TASK INSTRUCTIONS:
Your answer needs to include each line of the records in which the string "Vietnam" can be found.

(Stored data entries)

——

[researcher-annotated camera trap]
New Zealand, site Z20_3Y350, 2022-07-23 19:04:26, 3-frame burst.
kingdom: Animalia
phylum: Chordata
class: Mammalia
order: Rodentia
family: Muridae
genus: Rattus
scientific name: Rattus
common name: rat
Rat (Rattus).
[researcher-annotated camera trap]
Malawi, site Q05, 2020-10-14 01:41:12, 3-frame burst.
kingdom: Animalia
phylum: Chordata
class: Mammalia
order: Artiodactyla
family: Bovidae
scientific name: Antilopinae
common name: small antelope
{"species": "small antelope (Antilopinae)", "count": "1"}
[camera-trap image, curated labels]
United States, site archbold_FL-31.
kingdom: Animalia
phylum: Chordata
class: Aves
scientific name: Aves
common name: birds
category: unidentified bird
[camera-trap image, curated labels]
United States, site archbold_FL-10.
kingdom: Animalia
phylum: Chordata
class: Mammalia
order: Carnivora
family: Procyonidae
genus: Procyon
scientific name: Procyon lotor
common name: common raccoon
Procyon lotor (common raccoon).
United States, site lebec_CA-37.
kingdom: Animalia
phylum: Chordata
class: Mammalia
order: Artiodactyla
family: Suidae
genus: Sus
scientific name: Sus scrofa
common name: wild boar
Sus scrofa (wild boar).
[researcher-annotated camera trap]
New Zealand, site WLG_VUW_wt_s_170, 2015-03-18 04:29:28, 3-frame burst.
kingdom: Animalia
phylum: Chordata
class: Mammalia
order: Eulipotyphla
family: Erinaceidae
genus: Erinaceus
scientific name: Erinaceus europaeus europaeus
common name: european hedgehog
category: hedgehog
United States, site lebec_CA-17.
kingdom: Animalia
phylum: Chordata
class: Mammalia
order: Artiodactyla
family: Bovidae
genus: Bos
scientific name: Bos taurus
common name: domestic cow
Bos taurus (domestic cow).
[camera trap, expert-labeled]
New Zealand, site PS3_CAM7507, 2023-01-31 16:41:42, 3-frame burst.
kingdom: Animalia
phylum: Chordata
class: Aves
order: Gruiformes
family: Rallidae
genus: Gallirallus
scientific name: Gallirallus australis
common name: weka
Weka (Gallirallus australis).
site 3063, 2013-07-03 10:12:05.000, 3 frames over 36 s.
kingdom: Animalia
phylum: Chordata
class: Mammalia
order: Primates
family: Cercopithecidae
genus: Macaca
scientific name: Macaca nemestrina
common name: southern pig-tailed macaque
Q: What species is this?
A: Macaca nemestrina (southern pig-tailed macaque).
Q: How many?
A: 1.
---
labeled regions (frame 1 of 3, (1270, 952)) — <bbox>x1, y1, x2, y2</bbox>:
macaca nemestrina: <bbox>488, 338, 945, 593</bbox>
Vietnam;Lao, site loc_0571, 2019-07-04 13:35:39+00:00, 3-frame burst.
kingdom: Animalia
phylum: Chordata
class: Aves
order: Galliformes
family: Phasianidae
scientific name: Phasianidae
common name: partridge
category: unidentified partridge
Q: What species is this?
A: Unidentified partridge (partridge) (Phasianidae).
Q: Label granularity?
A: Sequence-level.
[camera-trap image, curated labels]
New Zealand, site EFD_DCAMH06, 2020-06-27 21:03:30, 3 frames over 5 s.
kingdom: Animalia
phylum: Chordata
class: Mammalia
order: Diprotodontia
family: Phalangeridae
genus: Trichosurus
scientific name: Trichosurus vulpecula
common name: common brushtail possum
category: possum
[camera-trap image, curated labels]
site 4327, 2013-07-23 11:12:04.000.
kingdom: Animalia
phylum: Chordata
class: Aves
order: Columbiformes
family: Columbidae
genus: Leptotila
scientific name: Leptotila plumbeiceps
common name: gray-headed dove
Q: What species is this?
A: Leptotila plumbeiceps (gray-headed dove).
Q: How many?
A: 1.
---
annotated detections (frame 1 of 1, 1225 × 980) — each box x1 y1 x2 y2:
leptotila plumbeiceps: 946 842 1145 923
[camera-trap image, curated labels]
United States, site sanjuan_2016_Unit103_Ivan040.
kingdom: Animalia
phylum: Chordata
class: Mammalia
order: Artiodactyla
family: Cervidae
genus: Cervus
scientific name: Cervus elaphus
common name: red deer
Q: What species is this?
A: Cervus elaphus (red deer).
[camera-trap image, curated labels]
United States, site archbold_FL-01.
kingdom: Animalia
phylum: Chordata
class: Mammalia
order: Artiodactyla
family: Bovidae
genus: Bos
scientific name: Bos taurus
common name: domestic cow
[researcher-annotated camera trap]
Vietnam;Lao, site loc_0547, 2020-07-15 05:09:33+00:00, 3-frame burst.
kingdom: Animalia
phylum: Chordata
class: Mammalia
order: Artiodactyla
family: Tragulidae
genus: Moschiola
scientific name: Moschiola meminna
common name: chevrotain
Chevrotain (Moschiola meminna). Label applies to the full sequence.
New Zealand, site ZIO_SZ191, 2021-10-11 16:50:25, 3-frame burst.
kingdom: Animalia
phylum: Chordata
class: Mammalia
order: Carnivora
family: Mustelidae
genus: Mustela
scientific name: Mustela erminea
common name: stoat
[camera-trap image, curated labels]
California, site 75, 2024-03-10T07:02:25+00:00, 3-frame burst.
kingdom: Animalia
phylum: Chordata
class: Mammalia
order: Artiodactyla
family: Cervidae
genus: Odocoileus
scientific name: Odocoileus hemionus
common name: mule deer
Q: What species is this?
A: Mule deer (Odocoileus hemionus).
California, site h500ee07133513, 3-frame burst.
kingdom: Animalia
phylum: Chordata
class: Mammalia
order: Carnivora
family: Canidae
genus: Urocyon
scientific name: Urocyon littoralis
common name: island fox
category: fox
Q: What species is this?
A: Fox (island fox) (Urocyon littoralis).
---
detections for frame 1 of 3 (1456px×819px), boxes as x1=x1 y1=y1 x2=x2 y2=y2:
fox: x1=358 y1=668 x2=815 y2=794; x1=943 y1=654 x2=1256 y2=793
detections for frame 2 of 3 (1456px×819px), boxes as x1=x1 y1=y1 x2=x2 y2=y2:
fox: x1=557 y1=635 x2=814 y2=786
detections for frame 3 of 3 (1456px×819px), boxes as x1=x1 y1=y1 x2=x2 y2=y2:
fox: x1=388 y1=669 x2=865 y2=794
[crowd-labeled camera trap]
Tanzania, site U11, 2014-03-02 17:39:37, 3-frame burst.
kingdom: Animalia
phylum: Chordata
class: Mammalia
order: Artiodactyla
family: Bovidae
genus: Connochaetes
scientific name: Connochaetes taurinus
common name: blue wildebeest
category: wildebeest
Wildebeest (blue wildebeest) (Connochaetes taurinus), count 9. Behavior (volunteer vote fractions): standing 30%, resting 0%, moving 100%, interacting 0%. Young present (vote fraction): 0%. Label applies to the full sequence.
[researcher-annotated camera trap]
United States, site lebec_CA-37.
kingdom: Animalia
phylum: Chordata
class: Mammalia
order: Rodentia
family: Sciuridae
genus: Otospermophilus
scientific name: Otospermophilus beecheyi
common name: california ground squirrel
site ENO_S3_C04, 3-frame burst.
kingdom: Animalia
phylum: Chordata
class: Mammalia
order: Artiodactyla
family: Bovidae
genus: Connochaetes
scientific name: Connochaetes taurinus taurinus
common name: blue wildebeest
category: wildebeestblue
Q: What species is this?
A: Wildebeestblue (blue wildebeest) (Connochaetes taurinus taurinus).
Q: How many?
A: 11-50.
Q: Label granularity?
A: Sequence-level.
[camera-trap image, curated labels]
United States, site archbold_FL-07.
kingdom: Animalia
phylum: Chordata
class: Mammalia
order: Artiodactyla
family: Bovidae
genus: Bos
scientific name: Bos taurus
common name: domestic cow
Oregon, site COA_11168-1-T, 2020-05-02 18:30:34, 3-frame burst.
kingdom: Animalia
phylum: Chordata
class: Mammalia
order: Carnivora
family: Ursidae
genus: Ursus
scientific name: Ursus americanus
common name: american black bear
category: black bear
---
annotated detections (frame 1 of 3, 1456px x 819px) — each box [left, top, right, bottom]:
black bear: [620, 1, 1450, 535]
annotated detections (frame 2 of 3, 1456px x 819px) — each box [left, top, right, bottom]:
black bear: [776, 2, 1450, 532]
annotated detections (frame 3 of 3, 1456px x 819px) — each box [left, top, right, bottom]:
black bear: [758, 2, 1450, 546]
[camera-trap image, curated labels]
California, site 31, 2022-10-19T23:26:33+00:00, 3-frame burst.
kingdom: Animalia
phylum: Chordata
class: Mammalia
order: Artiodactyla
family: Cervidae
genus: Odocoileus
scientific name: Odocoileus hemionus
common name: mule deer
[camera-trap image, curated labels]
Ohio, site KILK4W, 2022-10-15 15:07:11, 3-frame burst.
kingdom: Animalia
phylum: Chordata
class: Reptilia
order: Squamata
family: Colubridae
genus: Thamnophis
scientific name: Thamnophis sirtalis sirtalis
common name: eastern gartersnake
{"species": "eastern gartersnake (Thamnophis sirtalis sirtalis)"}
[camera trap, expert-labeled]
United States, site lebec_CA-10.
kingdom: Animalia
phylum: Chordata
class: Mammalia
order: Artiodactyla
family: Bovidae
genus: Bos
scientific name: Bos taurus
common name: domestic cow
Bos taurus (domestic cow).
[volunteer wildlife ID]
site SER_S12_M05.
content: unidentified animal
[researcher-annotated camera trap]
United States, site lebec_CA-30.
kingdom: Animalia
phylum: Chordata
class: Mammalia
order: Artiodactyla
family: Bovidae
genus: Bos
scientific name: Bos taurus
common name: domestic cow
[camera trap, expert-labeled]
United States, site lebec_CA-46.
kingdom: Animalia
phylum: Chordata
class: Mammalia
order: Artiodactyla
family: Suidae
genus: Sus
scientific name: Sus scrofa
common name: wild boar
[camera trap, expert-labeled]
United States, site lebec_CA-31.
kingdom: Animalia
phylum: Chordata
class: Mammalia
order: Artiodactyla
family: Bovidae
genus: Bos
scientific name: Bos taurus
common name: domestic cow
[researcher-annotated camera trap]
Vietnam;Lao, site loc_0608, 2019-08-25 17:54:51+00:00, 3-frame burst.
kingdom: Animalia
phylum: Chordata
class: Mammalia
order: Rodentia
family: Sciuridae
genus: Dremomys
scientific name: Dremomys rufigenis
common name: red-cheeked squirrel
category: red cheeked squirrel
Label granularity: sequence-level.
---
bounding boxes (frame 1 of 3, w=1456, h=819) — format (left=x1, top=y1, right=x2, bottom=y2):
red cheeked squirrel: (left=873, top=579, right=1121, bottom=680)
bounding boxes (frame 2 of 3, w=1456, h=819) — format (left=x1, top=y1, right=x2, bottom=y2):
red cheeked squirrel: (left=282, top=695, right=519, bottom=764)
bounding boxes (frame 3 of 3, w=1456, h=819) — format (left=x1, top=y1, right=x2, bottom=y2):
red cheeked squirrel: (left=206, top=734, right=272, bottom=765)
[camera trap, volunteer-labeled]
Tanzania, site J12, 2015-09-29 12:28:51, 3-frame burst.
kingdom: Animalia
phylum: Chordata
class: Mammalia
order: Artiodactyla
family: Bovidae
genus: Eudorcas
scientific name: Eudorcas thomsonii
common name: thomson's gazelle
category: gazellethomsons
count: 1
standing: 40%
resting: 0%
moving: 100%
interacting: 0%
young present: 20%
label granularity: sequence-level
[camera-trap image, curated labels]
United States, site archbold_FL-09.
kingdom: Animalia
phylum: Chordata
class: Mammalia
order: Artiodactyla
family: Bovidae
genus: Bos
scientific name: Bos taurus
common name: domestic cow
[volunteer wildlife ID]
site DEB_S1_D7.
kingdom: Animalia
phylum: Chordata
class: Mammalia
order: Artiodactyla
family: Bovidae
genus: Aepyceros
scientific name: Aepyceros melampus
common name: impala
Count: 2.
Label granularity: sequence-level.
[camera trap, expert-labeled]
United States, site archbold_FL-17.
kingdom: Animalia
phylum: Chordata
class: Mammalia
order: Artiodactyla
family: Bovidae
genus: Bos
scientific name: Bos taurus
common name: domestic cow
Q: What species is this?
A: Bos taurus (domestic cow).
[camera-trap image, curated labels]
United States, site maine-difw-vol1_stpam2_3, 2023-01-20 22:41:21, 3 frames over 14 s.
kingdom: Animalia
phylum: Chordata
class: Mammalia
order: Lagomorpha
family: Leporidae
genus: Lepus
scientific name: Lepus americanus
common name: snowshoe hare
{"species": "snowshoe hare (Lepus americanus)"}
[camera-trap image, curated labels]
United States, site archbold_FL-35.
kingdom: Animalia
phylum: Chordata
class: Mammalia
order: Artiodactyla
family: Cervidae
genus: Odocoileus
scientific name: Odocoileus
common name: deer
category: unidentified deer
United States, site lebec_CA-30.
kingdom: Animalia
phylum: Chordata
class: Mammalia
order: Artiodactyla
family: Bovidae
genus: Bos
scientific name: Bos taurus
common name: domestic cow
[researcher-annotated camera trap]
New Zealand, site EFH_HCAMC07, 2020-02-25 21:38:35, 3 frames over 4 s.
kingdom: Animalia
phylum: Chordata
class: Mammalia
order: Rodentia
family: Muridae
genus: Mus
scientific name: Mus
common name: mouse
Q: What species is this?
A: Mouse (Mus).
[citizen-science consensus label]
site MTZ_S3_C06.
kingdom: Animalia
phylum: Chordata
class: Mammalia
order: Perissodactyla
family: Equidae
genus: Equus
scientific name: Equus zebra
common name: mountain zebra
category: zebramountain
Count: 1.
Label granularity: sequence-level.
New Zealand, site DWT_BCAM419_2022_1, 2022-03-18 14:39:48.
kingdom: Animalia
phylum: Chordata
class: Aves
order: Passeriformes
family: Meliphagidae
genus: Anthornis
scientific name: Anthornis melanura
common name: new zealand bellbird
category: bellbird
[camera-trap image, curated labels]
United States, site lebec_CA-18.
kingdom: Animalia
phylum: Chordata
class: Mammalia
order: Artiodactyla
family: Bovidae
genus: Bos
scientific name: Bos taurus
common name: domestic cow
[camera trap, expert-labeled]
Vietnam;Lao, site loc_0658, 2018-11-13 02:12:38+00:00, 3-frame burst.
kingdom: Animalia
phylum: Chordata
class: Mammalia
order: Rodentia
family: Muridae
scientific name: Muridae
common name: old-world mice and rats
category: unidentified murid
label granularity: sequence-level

——

SOLUTION FOR THIS PROBLEM:
Vietnam;Lao, site loc_0571, 2019-07-04 13:35:39+00:00, 3-frame burst.
Vietnam;Lao, site loc_0547, 2020-07-15 05:09:33+00:00, 3-frame burst.
Vietnam;Lao, site loc_0608, 2019-08-25 17:54:51+00:00, 3-frame burst.
Vietnam;Lao, site loc_0658, 2018-11-13 02:12:38+00:00, 3-frame burst.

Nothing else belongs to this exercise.